Charles’ scenes are few and far between, but they’re always rich in warmth and personal detail. His growing chemistry with Liza is continuing to pay off; the two discuss the idea of Charles deciding to start over at his age, a temptation that Liza obviously understands. Thad’s interruption of such a potent conversation is probably the worst crime he’s committed at this point, and that’s saying something. The writers know that absence makes the heart fonder; taking the breakup seriously and cutting Josh off from the action completely is a bold move, but a respectable, painful one. At the same time, Charles is advancing his position on this particular board game in the meantime. (No, Liza isn’t a game to be won. That was merely a lazy metaphor relevant to this episode.)

If a show’s premise involves a big secret, blackmail will surely follow, and Younger has never shied away from one of television’s favorite plot points. The Game Of Thrones references foreshadow intense strategizing and Thad plays to win…until he loses. Liza herself made the first move when she threatened to tell Kelsey about his affair in case he refused to tell her himself. Not to be outdone, he counter-blackmails Liza when he discovers her age thanks to an unlikely run-in with Caitlin and equally unlikely access to Dartmouth’s student accounts. Based on his success, good looks, and surprisingly long relationship with Kelsey, it appears that Thad has benefitted from good luck for the majority of his life. That luck finally runs out when he is randomly killed in a freak accident at the close of the episode.


That falling object’s timing is bad as Thad’s is getting ready to marry the woman of his dreams—or the woman most convenient for him at the time, to be accurate. Still, said object did a public service by waiting to fall until after Liza’s priorities have been made known. Thad gives her a choice—she can hide his affair from Kelsey and keep her job or blab and risk her professional reputation. Liza chooses Kelsey over herself; Liza’s priority of professional and personal loyalty over success is proven.
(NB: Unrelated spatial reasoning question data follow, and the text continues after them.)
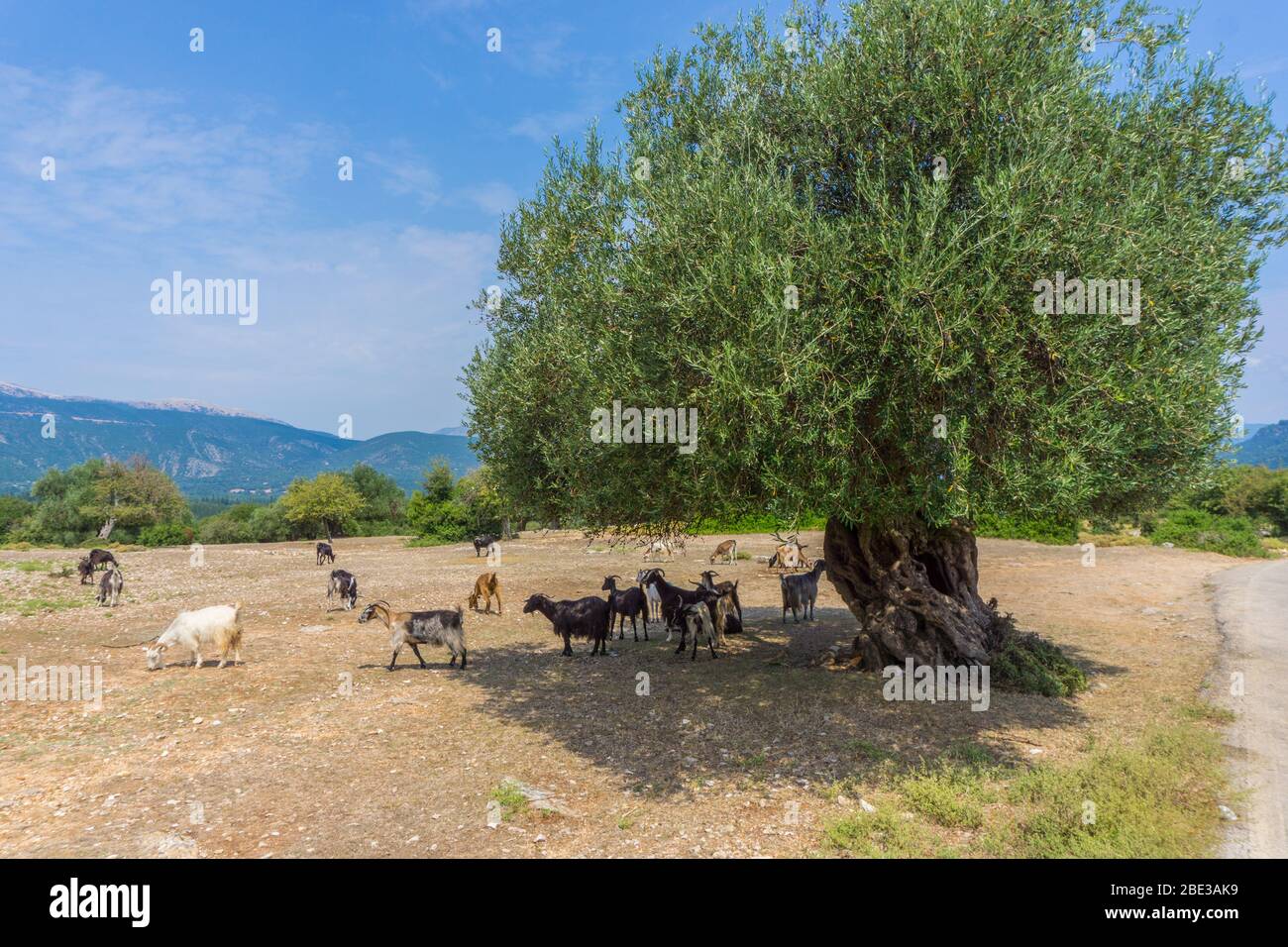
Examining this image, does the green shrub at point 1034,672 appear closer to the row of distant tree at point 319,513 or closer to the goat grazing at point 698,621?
the goat grazing at point 698,621

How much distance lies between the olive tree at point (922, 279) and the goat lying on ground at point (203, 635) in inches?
392

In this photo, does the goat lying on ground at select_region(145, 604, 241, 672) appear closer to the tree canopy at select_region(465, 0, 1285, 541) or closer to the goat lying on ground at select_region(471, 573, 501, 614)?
the goat lying on ground at select_region(471, 573, 501, 614)

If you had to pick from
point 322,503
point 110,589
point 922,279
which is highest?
point 922,279

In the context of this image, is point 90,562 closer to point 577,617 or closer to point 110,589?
point 110,589

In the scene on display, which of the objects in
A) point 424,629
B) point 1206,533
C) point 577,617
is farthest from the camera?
point 1206,533

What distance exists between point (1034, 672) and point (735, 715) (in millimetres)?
6643

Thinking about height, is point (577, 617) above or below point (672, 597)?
below

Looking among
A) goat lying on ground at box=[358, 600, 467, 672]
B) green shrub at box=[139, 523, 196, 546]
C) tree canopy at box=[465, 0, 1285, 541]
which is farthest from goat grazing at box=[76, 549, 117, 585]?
green shrub at box=[139, 523, 196, 546]

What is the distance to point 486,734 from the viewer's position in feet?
37.8

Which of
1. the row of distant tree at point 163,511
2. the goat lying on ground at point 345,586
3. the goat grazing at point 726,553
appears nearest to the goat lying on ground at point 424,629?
the goat lying on ground at point 345,586

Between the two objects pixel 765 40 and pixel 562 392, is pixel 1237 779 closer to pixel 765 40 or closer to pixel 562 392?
pixel 562 392

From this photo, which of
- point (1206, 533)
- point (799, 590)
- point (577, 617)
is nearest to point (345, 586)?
point (577, 617)

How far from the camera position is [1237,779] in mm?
9031
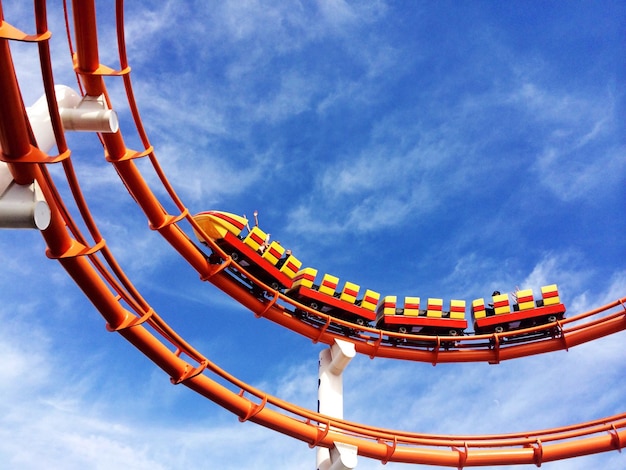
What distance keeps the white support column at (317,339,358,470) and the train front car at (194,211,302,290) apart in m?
1.45

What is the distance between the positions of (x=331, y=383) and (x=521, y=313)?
390cm

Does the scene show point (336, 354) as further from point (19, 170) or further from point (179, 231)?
point (19, 170)

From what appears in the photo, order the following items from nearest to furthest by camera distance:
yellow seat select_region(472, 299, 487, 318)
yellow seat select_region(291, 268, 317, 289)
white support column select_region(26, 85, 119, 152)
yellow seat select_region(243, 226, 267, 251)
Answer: white support column select_region(26, 85, 119, 152)
yellow seat select_region(243, 226, 267, 251)
yellow seat select_region(291, 268, 317, 289)
yellow seat select_region(472, 299, 487, 318)

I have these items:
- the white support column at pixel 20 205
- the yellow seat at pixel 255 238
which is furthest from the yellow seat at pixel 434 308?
the white support column at pixel 20 205

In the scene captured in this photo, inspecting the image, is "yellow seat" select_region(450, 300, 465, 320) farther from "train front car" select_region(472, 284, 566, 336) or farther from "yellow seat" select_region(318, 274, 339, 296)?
"yellow seat" select_region(318, 274, 339, 296)

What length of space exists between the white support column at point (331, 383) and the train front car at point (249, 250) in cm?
145

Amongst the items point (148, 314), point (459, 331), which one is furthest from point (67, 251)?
point (459, 331)

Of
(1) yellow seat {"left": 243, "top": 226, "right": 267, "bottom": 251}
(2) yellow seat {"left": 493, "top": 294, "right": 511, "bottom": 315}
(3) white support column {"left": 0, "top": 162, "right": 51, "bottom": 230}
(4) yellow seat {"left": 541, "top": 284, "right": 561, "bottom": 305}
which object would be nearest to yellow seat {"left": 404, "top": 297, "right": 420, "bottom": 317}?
(2) yellow seat {"left": 493, "top": 294, "right": 511, "bottom": 315}

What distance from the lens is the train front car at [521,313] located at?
11720 millimetres

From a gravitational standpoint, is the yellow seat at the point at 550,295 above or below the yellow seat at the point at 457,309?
above

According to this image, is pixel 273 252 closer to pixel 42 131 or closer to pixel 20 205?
pixel 42 131

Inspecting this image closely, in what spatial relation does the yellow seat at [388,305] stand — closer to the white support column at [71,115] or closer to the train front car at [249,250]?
the train front car at [249,250]

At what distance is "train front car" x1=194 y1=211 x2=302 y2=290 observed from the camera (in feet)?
33.8

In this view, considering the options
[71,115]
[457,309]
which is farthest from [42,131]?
[457,309]
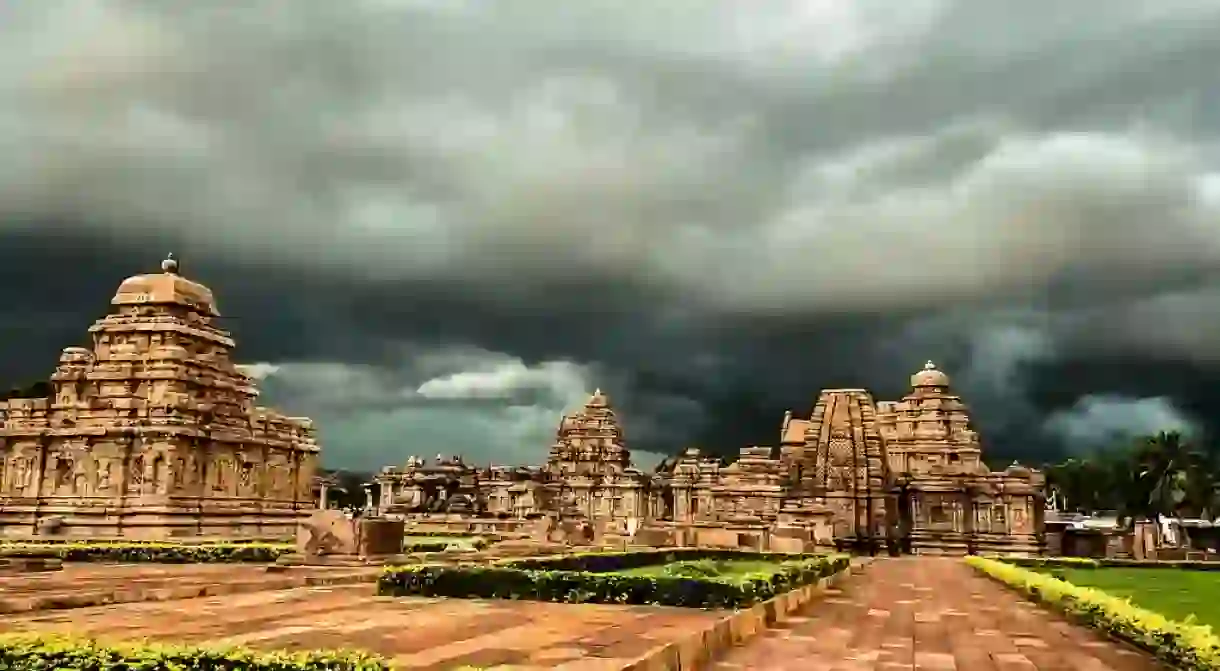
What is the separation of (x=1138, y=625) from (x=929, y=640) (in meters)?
2.37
But the game isn’t over. Earlier in the episode, Caitlin decides to track down her mother’s whereabouts in order to find out what she does for a living. It appears that this confrontation is the major threat to Liza’s secret identity in this episode, but it’s a red herring. Caitlin sees Liza’s costume during the Clash Of Kings promotions and mistakes her profession for something far more casual, to say the least. Liza lies to her daughter by omission and gets away with the ruse, then her blackmailer drops dead. But there will always be another professional rival. Her co-workers will always have fiancés. Her daughter will always be inquisitive. Liza’s already lost her boyfriend in order to protect her secret; what else will she lose before she finally comes clean?

Stray observations:

  • “My God, she walks like a lyric poem!”
  • “Donald Trump wants to wear the crown. Tell him no. Amy Schumer wants to wear the crown. Tell her yes.”
  • You know things are getting real towards the end of a season when Ice-T shows up.
  • Some cutting critiques of GOT here. Your move, HBO. TV Land has officially thrown down.
  • I’m not going to make a final assessment in regards to that over-the-top death until I find out how they deal with the aftermath. I don’t always mind ridiculous scenarios if they’re handled properly. Life is weird.